Et il a été envoyé au front en 1914 ou 1915, à 39 ou 40 ans. C'était possible ça ? « Oui, m'a répondu quant à elle ma fille, il était réserviste et, au vu de l'uniforme que tu décris, il devait être officier de réserve ». Cela me plongeait dans un abîme de perplexité.

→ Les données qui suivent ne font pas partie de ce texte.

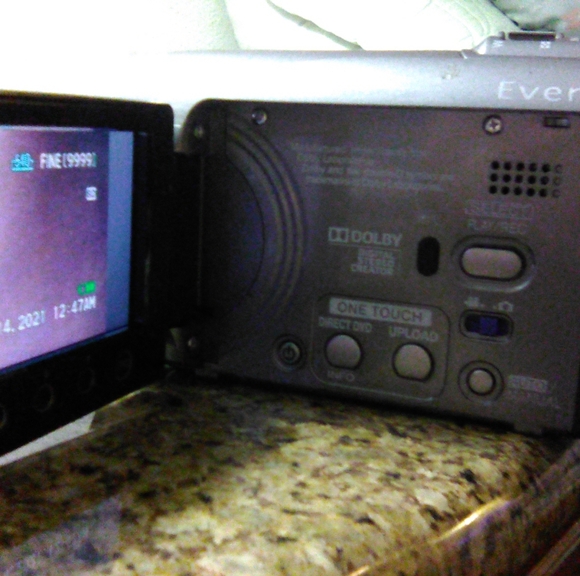 Camcorder - Picture 3 of 6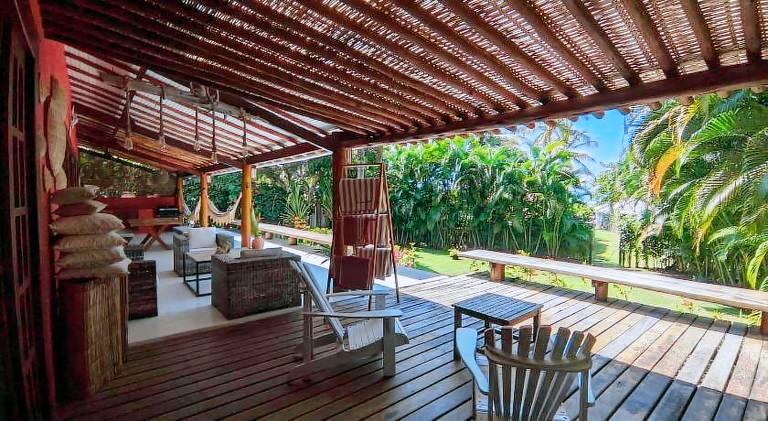 Vacation home with jacuzzi — photo 2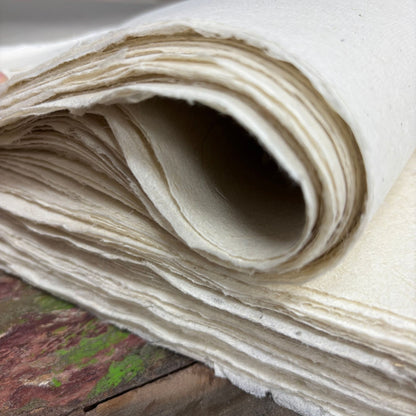 Lokta Papel de envolver hecho a mano - Papel Liso 5gms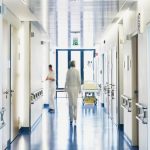 La regione lombardia vuole scegliere direttamente i primari ospedalieri universitari, nuova svolta nelle nomine 2025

Certes, la ferme familiale de mes grands-parents maternels était une « grosse » ferme. Ils possédaient plusieurs chevaux de trait et il est un peu logique que mon grand-père ait été cavalier. Toujours à la même époque, je me souviens qu'assise sur les genoux de mon grand-père, je regardais aussi les très beaux meubles en bois rutilants qui nous entouraient : les maies, les huches, les armoires, les lits clos, l'horloge aux décorations sculptées colorées, le rouet de ma grand-mère... Pendant longtemps, je me suis demandé si, au mur, le cavalier en uniforme sur son destrier était un tableau ou une photo. Jeanine – qui n'a pas connu mon grand-père – m'a confirmé qu'elle aussi se souvenait de « la photo ». « C'était un bel homme ! » fut son commentaire. Elle ajouta : « Je ne sais pas qui a récupéré cette photo lors de la succession ». Elle est peut-être partie chez l'un de ces brocanteurs qui ont écumé la Bretagne rurale à une époque. Ils vantaient les mérites du formica afin d'acheter à bas prix les très beaux meubles en bois.

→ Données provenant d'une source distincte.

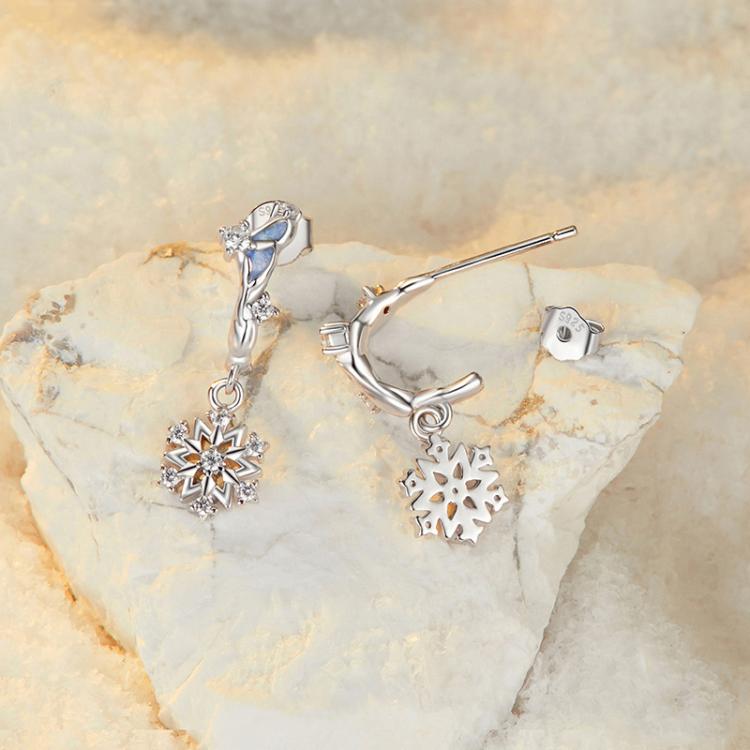 Boucles d'oreilles flocon de neige scintillantes en argent sterling S925 plaqué platine et zircon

Que me reste-il de mon grand-père qui, lorsque j'avais 2 ans ½ me racontait sans doute ses faits d'armes, les affres de la faim, du très froid en hiver en altitude et de 40° en plein été et, peut-être aussi hélas les pertes des chevaux massacrés dans cette guerre dont ces combattants d'Orient sortirent vainqueurs avant les autres fronts.
Ma fille a eu la passion des chevaux et elle fut une excellente cavalière. Moi-même, à une époque, je l'ai accompagnée à cheval tout en n'étant pas aussi bonne cavalière qu'elle. Et puis, cette attirance que j'ai toujours eue pour le sud... Je ne suis encore jamais allée en Grèce. Cependant, je ne désespère pas (comme je suis optimiste...) de connaître un jour Salonique, devenue Thessalonique, la deuxième ville de Grèce.
Quant au sourire condescendant de mes cousins germains sur mon côté quelque peu « fêlé » à leurs yeux, je m'en fiche comme de ma première chemise, pire, je revendique ce côté soi-disant « fêlé », moi, ayant des souvenirs précis qui remontent à mes 2 ans et demi. Et puis, « Créer (et donc écrire) c'est vivre deux fois », selon Albert Camus. Cette phrase, j'aime à la citer lors des ateliers d'écriture que j'anime. Et, là, en l'occurrence, j'ai l'impression d'avoir fait revivre mon grand-père maternel.